[ELF] .gdb_index: fix CuOff when a .debug_info section contains more than 1 DW_TAG_co...
authorFangrui Song <maskray@google.com>
Tue, 13 Nov 2018 08:43:07 +0000 (08:43 +0000)
committerFangrui Song <maskray@google.com>
Tue, 13 Nov 2018 08:43:07 +0000 (08:43 +0000)
Summary:
Idx passed to readPubNamesAndTypes was an index into Chunks, not an
index into the CU list. This would be incorrect if some .debug_info
section contained more than 1 DW_TAG_compile_unit.
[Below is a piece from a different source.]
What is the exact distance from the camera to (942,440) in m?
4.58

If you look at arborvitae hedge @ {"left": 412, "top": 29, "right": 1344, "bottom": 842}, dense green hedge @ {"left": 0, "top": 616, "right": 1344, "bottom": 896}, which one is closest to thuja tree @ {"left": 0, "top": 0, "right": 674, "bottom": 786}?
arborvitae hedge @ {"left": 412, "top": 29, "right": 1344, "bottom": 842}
In real world, glibc Scrt1.o is a partial link of start.os abi-note.o init.o and contains 2 CUs in debug builds.
Without this patch, any application linking such Scrt1.o would have invalid .gdb_index
The issue could be demonstrated by:

    (gdb) py print(gdb.lookup_global_symbol('main'))
    None

Reviewers: espindola, ruiu

Reviewed By: ruiu

Subscribers: Higuoxing, grimar, dblaikie, emaste, aprantl, arichardson, JDevlieghere, arphaman, llvm-commits

Differential Revision: https://reviews.llvm.org/D54361

llvm-svn: 346747

lld/ELF/SyntheticSections.cpp
lld/test/ELF/gdb-index-multiple-cu.s [new file with mode: 0644]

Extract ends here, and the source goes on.